Three decades after it was enacted, significant amendments have been proposed to the Government of National Capital Territory of Delhi Act, 1991, bringing contradictions between the Central and Delhi governments to the fore once again.
Contrary to the spirit of the constitution:
- Some experts were of the opinion that the new Bill will seek to render the office of the Chief Minister a vestigial organ in the name of simplifying administration.
- Others argued that the amendments will iron out “needless” issues arising out of politics in a city where the Lieutenant-Governor had “always been the government”.
- Senior advocate at the Supreme Court Rebecca John said the Bill would snatch away from the residents of Delhi the accountability and answerability they sought from the elected representatives and hand them to a nominated official.
- It would be a tragedy since Delhi has long sought statehood; that the longstanding wish of the city’s residents should fructify in this way is contrary to the spirit of the Constitution. The will of the people cannot be thwarted in this way.
Against federal principles:
- Professor Pradip Kumar Datta, an independent academic formerly associated with JNU, said the Bill seemed to go against the federal principles and was a setback for popular representation.
- Centralisation has been increasing in both formal and informal ways after this government came to power at the Centre. This [Bill] will seemingly just speed up the pace of centralisation of power.
- Senior advocate at the Supreme Court Sanjay Hegde said the Bill would set in motion a reversal of the clock on statehood for Delhi, which was the BJP’s own demand in the past.
- The Bill seems to negate whatever small gains had accrued to the Delhi government after its tussle with the Centre reached the judiciary.

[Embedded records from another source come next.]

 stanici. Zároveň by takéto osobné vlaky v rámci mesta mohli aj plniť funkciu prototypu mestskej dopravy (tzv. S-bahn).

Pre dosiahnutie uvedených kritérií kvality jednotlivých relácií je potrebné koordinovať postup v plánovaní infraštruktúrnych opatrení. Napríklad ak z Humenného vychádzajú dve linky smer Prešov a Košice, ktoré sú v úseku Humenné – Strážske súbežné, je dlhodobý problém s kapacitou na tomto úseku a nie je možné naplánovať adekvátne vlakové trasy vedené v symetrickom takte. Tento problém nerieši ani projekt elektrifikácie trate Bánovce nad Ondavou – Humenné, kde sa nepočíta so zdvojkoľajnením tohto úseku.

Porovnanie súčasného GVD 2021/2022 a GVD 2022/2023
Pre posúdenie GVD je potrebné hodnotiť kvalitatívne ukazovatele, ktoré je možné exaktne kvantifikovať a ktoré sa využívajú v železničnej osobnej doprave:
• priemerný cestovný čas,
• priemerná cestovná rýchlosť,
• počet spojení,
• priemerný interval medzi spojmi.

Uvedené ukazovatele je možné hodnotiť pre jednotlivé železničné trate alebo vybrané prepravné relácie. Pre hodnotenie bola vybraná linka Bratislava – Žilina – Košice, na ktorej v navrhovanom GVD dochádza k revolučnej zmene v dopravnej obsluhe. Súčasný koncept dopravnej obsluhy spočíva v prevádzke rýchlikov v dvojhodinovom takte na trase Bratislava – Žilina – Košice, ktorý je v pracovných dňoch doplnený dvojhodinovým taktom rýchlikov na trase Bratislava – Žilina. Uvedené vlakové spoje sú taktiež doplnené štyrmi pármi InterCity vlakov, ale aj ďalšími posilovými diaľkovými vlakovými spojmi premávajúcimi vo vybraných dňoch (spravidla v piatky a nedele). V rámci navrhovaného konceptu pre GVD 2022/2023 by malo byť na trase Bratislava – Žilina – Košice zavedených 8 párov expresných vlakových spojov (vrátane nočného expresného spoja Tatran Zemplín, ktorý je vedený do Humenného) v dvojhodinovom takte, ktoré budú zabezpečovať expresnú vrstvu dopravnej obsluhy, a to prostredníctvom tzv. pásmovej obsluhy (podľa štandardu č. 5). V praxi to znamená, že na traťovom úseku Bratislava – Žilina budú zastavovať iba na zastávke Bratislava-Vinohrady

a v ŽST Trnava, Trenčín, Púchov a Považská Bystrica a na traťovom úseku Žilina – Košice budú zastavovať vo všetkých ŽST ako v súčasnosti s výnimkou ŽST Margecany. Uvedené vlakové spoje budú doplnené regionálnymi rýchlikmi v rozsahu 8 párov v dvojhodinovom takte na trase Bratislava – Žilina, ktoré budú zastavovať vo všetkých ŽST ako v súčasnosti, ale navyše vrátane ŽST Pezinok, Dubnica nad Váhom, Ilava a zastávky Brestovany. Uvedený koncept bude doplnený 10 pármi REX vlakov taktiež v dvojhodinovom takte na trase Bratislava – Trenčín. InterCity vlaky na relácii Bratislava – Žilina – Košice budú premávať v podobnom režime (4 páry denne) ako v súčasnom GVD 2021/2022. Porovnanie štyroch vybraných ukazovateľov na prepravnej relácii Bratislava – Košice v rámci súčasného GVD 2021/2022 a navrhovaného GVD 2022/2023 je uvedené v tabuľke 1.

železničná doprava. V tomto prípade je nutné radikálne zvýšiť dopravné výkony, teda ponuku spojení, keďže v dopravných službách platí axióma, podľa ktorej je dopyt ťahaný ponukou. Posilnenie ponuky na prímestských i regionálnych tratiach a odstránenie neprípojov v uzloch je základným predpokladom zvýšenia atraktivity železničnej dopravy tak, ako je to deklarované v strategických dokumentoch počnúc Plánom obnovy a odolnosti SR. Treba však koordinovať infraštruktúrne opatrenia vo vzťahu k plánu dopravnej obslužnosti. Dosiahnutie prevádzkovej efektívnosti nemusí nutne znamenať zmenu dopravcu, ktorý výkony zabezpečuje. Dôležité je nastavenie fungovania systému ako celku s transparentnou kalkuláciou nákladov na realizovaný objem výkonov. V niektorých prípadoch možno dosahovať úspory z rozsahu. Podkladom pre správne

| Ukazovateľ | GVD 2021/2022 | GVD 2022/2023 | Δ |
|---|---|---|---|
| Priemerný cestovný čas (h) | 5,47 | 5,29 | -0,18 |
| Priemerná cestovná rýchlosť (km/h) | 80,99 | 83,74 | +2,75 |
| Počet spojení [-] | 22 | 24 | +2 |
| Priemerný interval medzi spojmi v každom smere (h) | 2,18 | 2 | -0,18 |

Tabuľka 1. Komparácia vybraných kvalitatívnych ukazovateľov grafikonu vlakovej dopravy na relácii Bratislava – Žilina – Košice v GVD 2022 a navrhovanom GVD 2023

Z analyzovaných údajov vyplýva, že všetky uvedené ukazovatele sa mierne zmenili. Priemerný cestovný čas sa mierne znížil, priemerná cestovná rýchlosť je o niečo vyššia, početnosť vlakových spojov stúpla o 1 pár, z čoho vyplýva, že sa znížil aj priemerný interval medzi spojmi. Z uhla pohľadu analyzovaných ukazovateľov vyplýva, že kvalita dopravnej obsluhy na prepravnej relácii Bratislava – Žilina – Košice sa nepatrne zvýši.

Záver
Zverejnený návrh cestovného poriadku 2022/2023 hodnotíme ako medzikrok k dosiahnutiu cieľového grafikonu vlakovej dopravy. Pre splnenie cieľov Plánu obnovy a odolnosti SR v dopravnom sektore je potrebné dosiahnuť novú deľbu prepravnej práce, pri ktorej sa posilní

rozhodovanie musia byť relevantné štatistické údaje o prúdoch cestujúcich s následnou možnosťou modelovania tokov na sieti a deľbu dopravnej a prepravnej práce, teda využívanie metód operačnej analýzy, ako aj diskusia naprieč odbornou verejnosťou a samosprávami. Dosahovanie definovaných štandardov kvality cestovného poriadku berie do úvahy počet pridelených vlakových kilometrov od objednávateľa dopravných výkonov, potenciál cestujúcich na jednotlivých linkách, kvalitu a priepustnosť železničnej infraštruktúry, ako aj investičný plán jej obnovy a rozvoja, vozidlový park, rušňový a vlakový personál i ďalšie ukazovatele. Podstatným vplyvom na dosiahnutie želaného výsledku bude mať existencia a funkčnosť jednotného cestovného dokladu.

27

- Manisha Priyam, political analyst and researcher, said the Bill may seek to clarify who or what the term “government” meant in the city, but residents may not take kindly to the exercise.
Taste of democracy:
- Governance in a city like Delhi presents many challenges which could be confronted better through synchronised efforts at helping those among its lowest strata
- Over the last several decades, this city has tasted democracy and witnessed a robust democratic process.
- People may not take very kindly to losing such significant aspects of living in Delhi.
- A majority of residents have tenuous lifestyles and administration here would be better handled with the deepening of democracy, not by weakening it.
- S. Mehra, a former bureaucrat who led the unified Municipal Corporations of Delhi as Commissioner, saw the step as one in the right direction.
- In the Government of National Capital Territory of Delhi] Act, 1991, it is already clear that the Lieutenant-Governor is the government. This [amendments] seems to be a positive step for the welfare of the people of Delhi
- K. Sharma, a constitutional expert said the two governments — the Centre and the Delhi government — were not concurrent. The first one is the actual government while the other falls under the definition of what B.R. Ambedkar called local administration.
- The Delhi Assembly, as far as the larger constitutional picture is concerned, is not comparable to other legislatures because Delhi is not a State.
- It [the Assembly] is just a small set-up of elected representatives whom the L-G can consult from time to time.